Dans le discours qu’il prononce au lendemain des résultats, il annonce que, selon l'article 8 de la Constitution, il va nommer une personnalité de la nouvelle majorité pour former le gouvernement. Il le sait, cette situation est inédite, il doit rassurer les Français : « Au-delà des divergences bien naturelles qui s'expriment à chaque consultation électorale, ce qui nous rassemble est plus puissant encore, c'est l'amour de notre patrie. Vive la République ! Vive la France ! »

Pas question pour autant pour Mitterrand de s’effacer et de renoncer à ses prérogatives. Aussi les deux années qui vont suivre, en tête-à-tête avec Jacques Chirac, ne seront-elles pas toujours simples. Le premier conseil des ministres, le 22 mars, est à l’image de ce que sera cette législature : tendue.

  • 1993

La  deuxième cohabitation, surnommée « cohabitation de velours », débute après les élections législatives de 1993. Les députés socialistes perdent de nombreux sièges. 

De nouveau, François Mitterrand (dont c’est le second mandat) choisit de ne pas démissionner. Le 29 mars, il nomme Édouard Balladur comme Premier ministre. La droite est de nouveau au pouvoir. 

Grâce à l’expérience acquise au cours des années 1986-1988 et aux enseignements qui en ont été tirés, cette cohabitation se déroule dans des conditions plus sereines. 

Elle s’achève en mai 1995, avec l’élection présidentielle. 

  • 1997

Cette troisième cohabitation commence deux ans seulement après le début du septennat de Jacques Chirac. Survenue après la dissolution surprise de l’Assemblée nationale, elle voit le socialiste Lionel Jospin prendre la tête du gouvernement. Pour la droite, l’échec est cuisant... Et cette cohabitation est partie pour durer cinq ans !

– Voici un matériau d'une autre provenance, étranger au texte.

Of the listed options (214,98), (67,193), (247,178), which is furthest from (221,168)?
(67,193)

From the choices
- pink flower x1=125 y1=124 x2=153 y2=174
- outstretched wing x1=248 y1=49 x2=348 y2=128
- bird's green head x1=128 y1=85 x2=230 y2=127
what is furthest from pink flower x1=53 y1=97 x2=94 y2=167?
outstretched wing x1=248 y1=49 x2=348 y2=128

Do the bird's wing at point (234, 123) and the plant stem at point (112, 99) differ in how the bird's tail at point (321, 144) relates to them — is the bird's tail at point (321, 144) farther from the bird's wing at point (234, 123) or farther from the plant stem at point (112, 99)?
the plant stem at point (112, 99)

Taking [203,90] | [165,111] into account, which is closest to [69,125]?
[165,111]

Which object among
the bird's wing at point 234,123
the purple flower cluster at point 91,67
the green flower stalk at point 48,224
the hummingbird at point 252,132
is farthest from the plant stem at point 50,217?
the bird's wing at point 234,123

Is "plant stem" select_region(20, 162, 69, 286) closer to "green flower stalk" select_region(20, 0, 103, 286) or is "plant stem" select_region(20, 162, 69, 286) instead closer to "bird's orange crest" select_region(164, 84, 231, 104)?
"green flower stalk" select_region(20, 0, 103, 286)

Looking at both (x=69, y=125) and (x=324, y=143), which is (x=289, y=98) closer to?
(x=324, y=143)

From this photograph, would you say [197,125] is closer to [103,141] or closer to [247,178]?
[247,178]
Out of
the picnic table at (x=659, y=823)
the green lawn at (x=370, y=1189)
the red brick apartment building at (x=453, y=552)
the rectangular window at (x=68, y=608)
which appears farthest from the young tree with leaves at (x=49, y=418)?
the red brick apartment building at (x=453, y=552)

Cette cohabitation se déroule de façon « constructive », du moins jusqu’aux élections municipales et à l’élection présidentielle où il devient nécessaire de faire gagner son camp.

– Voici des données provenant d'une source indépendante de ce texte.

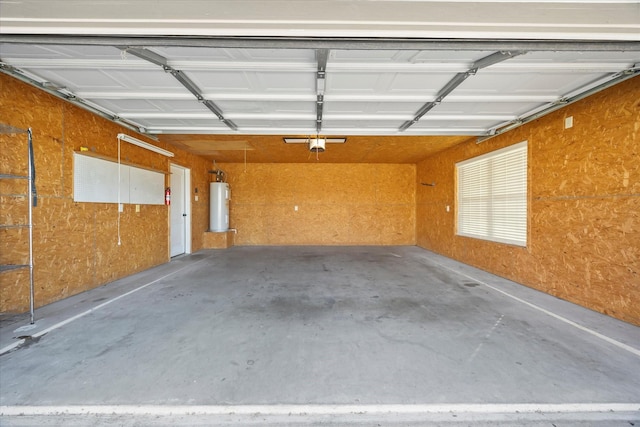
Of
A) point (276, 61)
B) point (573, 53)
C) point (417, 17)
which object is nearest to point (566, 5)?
point (573, 53)

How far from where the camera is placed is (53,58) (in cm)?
246

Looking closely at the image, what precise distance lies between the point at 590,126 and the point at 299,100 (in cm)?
367

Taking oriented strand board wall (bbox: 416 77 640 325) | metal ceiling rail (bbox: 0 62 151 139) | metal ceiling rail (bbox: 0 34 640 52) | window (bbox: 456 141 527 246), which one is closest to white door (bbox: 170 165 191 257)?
metal ceiling rail (bbox: 0 62 151 139)

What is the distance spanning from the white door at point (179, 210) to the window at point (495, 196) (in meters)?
7.10

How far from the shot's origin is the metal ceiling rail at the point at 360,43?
2.06m

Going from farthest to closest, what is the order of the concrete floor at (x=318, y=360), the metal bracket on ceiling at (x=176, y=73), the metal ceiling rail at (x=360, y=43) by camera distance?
the metal bracket on ceiling at (x=176, y=73) < the metal ceiling rail at (x=360, y=43) < the concrete floor at (x=318, y=360)

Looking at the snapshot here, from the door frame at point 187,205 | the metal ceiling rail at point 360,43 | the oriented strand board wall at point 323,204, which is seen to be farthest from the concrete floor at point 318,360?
the oriented strand board wall at point 323,204

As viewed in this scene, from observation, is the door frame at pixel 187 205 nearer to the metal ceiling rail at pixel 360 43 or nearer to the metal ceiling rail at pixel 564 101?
the metal ceiling rail at pixel 360 43

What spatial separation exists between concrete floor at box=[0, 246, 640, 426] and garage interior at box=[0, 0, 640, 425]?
2 cm

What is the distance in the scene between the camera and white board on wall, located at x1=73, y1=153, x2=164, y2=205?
3859 millimetres

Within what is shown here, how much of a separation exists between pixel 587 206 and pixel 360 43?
140 inches

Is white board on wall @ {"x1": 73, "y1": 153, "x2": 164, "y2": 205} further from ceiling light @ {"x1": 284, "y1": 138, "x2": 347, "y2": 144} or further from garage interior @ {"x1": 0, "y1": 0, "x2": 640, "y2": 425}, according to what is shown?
ceiling light @ {"x1": 284, "y1": 138, "x2": 347, "y2": 144}

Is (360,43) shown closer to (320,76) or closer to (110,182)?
(320,76)

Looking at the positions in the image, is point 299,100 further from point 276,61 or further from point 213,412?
point 213,412
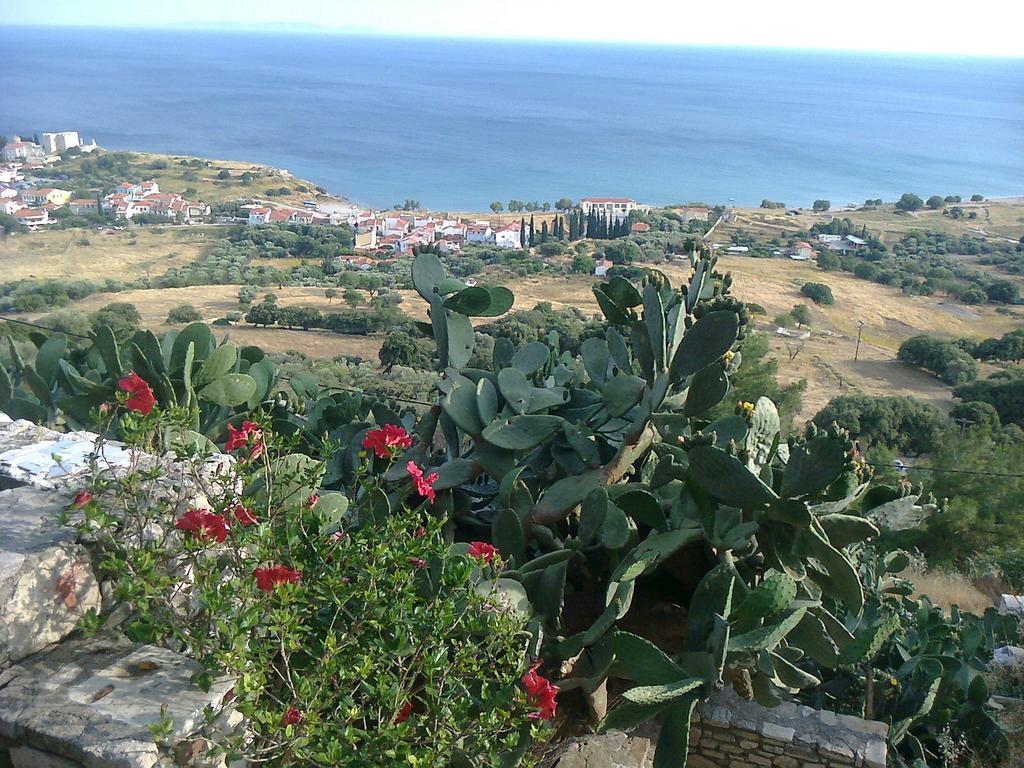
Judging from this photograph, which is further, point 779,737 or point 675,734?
point 779,737

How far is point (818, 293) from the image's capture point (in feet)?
91.6

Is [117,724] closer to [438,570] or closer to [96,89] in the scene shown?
[438,570]

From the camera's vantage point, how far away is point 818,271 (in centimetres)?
3319

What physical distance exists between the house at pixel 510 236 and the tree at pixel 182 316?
1824 cm

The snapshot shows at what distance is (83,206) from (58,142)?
67.9ft

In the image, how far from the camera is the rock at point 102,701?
5.17 feet

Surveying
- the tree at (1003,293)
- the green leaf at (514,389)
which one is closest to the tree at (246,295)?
the green leaf at (514,389)

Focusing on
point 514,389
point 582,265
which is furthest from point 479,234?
point 514,389

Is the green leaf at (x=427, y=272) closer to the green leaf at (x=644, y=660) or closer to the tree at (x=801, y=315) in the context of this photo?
the green leaf at (x=644, y=660)

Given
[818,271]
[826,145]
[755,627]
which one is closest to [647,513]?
[755,627]

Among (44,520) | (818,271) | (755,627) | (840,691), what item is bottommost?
(818,271)

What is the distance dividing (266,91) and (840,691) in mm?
119430

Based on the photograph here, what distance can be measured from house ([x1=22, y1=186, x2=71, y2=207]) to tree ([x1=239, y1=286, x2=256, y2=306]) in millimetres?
19264

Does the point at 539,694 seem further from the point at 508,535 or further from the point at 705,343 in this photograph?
the point at 705,343
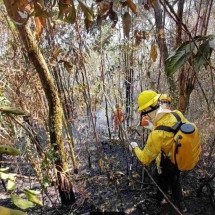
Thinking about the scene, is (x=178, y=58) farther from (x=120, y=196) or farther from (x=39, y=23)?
(x=120, y=196)

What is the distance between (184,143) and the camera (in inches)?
124

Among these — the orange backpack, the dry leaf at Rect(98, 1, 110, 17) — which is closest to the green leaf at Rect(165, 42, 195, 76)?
the dry leaf at Rect(98, 1, 110, 17)

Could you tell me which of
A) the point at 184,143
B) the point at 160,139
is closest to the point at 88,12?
the point at 184,143

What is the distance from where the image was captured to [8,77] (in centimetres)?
392

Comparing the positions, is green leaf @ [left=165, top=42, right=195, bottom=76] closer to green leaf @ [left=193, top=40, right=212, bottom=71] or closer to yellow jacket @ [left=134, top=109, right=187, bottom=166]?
green leaf @ [left=193, top=40, right=212, bottom=71]

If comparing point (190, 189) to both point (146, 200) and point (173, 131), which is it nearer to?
point (146, 200)

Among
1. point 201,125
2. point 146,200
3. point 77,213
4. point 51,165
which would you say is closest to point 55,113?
point 51,165

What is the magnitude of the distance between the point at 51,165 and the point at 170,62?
2.61m

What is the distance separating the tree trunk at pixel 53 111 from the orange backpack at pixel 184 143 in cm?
112

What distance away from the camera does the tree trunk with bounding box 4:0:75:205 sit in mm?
3354

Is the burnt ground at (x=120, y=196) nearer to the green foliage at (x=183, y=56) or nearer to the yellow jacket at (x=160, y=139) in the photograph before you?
the yellow jacket at (x=160, y=139)

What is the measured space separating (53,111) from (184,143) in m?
1.46

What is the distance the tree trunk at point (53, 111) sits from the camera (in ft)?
11.0

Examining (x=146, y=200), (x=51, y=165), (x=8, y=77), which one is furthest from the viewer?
(x=146, y=200)
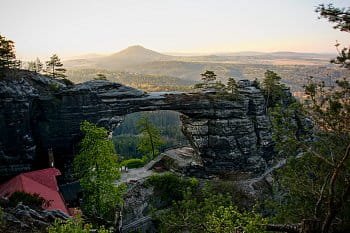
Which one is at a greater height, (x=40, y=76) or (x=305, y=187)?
(x=40, y=76)

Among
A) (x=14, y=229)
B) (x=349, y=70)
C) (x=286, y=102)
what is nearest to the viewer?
(x=349, y=70)

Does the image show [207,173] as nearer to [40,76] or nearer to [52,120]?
[52,120]

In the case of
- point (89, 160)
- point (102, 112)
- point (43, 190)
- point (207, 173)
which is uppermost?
point (102, 112)

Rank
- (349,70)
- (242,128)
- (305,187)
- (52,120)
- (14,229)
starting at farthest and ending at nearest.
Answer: (242,128), (52,120), (14,229), (305,187), (349,70)

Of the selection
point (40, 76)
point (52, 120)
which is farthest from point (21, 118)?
point (40, 76)

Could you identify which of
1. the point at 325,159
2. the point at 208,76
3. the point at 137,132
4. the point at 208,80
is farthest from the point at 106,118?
the point at 137,132

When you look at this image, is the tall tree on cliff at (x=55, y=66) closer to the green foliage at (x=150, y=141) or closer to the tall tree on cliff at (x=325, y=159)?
the green foliage at (x=150, y=141)

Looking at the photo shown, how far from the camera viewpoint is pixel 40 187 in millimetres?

En avril 2002, le président de la République et son Premier ministre s’affrontent au premier tour de l’élection présidentielle. Mais, au soir du premier tour, Lionel Jospin est sévèrement éliminé, distancé par Jean-Marie Le Pen. Le choc est rude.

Depuis la réforme du 2 octobre 2000 qui institue le quinquennat, les élections législatives succèdent de quelques semaines seulement à l’élection présidentielle. La majorité parlementaire correspond donc à la majorité présidentielle, ce qui limite le risque de cohabitation. Cela a été le cas en 2002, 2007, 2012 et 2017.